# 2011 LS Intake Manifold Tuning Valve Runner (stupid design)



## alexeilb (Feb 26, 2011)

Hey Guys, 

I am sure most of you are aware of the Tuning Valve Runner arm that tends to pop off leading to a P2076 Code (2). And only true fix is to replace the entire intake manifold. I replaced my runner arm with one from a junked Cruze and haven't had problems for about 60k miles. Recently the arm came off again, but I noticed something that caught my attention (see below):










The Runner solenoid has turned all the way to the 10 o'clock (see the red arrow) which forced the arm linkage to disengage. The tuning valve turns about 110 degrees, the solenoid supposed to rotate from 2 o'clock as you see pictured to 4 o'clock which opens and closes the tuning valve. Why did the solenoid turn all the way to 10 o'clock? I tested the solenoid and it works fine, could it be computer related, a faulty PCM code? 










I end up fixing the runner arm using a nut and bolt as shown in this thread How-To: Intake manifold Tuning Valve fix (P2076)

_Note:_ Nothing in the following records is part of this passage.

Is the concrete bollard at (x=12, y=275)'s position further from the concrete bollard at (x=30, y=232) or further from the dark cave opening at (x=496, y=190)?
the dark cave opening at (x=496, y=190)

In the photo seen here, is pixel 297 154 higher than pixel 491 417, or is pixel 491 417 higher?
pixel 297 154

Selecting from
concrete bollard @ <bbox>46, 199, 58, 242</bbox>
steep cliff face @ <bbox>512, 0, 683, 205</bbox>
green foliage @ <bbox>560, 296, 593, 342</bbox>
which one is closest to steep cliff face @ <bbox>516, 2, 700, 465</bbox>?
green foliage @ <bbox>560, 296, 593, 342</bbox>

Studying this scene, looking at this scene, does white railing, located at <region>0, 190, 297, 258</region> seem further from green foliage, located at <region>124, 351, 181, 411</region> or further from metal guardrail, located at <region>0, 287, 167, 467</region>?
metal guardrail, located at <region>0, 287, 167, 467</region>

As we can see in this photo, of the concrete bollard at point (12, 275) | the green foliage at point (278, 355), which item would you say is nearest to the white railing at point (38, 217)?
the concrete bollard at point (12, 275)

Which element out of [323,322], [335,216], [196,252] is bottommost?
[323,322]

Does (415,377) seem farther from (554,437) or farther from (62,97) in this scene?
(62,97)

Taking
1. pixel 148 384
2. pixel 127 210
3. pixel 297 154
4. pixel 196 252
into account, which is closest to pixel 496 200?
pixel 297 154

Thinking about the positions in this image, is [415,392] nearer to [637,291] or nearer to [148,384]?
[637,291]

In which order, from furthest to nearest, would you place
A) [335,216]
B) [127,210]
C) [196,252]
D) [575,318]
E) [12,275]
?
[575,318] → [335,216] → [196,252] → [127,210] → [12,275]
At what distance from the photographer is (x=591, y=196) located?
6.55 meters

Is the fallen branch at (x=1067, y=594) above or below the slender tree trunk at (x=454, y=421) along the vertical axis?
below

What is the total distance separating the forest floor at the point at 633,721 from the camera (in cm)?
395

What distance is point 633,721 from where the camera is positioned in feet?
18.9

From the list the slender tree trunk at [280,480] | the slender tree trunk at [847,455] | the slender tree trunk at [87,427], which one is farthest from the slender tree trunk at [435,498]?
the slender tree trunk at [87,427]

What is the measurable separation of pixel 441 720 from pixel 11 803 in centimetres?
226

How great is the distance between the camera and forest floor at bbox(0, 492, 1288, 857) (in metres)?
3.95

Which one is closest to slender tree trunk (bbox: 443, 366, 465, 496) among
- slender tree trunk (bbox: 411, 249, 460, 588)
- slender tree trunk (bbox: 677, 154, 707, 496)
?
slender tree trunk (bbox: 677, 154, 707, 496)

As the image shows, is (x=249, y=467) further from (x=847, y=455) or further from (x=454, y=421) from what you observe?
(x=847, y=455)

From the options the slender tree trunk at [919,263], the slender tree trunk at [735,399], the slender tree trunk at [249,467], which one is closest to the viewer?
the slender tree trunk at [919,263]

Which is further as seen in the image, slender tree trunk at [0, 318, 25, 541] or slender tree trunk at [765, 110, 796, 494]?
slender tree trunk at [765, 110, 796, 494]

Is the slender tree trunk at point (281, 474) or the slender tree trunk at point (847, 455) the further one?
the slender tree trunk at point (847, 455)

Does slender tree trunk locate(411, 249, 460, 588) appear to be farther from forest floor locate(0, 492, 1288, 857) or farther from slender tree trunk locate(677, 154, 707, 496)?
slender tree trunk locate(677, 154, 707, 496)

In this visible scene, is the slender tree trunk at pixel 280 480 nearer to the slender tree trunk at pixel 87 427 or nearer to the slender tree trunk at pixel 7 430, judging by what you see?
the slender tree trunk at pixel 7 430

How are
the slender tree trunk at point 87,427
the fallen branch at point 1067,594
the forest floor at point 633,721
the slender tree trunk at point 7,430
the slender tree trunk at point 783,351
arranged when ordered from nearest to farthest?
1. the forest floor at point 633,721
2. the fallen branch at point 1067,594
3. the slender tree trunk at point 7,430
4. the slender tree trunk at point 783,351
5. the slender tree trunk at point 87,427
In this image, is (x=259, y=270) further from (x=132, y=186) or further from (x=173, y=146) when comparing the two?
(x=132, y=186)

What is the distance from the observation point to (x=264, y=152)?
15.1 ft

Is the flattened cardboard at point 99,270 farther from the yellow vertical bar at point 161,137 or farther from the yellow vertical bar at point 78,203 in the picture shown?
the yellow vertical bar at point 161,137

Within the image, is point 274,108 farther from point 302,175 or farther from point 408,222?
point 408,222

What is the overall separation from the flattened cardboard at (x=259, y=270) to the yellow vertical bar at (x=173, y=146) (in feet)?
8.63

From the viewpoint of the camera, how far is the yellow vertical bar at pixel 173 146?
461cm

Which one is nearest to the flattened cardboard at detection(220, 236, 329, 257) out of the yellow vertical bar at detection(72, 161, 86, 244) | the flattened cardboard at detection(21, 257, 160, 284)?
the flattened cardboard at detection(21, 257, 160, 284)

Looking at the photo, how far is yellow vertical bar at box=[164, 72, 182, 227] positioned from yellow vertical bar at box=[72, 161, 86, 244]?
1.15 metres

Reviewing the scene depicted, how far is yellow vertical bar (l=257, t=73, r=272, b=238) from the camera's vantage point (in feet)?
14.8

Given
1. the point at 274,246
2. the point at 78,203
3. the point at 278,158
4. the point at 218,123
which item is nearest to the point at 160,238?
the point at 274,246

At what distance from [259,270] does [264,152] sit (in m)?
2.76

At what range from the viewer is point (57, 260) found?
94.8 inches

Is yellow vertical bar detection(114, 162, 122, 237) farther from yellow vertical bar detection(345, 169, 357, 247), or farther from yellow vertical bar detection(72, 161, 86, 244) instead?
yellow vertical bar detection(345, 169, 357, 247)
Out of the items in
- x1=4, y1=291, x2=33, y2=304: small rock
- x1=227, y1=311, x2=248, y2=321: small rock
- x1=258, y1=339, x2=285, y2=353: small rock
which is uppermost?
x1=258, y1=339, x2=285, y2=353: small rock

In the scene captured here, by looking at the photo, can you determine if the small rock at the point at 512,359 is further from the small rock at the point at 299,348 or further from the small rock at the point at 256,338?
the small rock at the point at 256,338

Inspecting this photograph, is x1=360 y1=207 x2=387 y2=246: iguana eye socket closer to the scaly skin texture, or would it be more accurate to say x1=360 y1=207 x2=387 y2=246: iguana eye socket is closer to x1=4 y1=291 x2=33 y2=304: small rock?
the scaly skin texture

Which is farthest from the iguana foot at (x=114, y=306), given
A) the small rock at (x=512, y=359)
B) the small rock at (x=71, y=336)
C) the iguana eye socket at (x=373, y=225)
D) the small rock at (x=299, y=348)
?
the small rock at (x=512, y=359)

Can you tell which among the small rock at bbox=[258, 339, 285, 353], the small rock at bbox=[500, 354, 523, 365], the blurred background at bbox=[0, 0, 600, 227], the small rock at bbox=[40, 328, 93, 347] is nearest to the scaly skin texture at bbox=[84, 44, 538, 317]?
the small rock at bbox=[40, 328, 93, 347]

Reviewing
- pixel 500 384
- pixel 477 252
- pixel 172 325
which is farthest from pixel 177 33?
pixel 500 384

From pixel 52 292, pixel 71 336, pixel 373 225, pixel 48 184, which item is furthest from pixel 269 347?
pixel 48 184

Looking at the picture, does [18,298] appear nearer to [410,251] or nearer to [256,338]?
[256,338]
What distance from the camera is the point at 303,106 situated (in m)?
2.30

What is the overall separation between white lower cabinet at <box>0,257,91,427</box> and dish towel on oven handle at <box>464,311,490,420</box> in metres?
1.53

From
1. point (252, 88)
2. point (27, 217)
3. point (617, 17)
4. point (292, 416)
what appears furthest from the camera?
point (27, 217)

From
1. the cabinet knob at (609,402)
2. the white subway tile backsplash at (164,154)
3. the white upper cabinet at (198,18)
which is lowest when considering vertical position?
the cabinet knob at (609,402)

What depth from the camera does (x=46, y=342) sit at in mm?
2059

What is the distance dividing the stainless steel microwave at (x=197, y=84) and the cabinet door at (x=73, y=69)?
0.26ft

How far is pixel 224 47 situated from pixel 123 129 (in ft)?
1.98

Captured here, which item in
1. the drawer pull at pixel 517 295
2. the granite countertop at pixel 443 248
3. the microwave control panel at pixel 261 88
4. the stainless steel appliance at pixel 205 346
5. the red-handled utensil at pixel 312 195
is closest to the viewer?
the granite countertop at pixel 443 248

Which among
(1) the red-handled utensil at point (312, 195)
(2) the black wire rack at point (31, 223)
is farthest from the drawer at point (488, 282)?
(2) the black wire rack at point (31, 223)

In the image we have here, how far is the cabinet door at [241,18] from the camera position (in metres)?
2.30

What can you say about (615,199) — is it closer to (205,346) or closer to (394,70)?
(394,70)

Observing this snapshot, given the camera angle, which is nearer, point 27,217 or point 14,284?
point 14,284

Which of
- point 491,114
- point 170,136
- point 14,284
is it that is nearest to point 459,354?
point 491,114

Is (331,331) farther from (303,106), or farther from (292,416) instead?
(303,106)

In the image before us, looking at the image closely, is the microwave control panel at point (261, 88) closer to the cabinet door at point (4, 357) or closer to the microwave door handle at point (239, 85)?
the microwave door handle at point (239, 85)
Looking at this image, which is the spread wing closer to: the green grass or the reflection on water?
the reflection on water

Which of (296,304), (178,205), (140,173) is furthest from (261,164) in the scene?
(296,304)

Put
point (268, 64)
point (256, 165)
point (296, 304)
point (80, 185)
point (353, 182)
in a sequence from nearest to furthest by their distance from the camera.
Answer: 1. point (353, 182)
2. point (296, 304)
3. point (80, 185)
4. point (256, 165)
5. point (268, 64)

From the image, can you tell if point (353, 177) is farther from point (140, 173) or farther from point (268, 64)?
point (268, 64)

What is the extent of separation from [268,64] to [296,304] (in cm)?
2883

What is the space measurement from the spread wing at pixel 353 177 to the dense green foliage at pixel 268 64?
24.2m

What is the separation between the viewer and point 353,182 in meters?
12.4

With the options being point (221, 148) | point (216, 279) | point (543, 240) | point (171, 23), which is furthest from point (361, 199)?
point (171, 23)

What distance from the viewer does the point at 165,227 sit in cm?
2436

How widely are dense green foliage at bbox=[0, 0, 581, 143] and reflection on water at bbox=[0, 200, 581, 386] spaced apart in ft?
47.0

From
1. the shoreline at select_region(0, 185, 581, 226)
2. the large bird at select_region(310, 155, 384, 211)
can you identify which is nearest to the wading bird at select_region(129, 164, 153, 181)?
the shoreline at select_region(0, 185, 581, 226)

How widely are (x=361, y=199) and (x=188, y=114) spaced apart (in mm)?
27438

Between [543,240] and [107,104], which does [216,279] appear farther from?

I took two videos, one without the arm and solenoid in the 10 o'clock position and one with the arm in the proper position. You can see in the first video the solenoid rotated down and back to 4 o'clock where it should be when the engine off.


----------



## Blasirl (Mar 31, 2015)

@plano-doug


----------



## plano-doug (Jul 1, 2015)

alexeilb said:


> ...the solenoid [is] supposed to rotate from 2 o'clock as you see pictured to 4 o'clock which opens and closes the tuning valve. Why did the solenoid turn all the way to 10 o'clock?
> <snip>
> I end up fixing the runner arm using a nut and bolt as shown in this thread How-To: Intake manifold Tuning Valve fix (P2076)


I've wondered the same thing. I've found the lower crank stopped in the range 7-11 o'clock, well past bottom center (6 o'clock). Needless to say, the rod had popped out.

I had wondered if over-rotation didn't help pop the connecting rod loose. But I don't think that's the case. Instead, I believe what happens is that the computer loses track of the crank position _after_ the rod pops loose resulting in the crank being over-rotated to a non-spec position (ie, 7-11 o'clock).

There's a sensor on the other end of the tuning valve which reports the position to the computer. When the rod pops loose, the computer keeps reading the same position despite trying to rotate the crank to a different position. That is, the computer gets confused and thinks the crank is still somewhere in the safe range, 1-5 o'clock.

As indicated in the thread you cited, I believe, if the car is turned off for a minute, then turned back to ON, the crank will return to a safe position, so the rod can be re-connected. (Another attempt should be made if it doesn't work the first time.)

HTH.

Doug

.


----------



## alexeilb (Feb 26, 2011)

@plano-doug thank you for the explanation, that makes perfect sense. So far it's holding up, nut and screw are still in position. My car is at 160k miles, original owner. Trying to see how much I can get out the car, almost everything critical has been replaced.


----------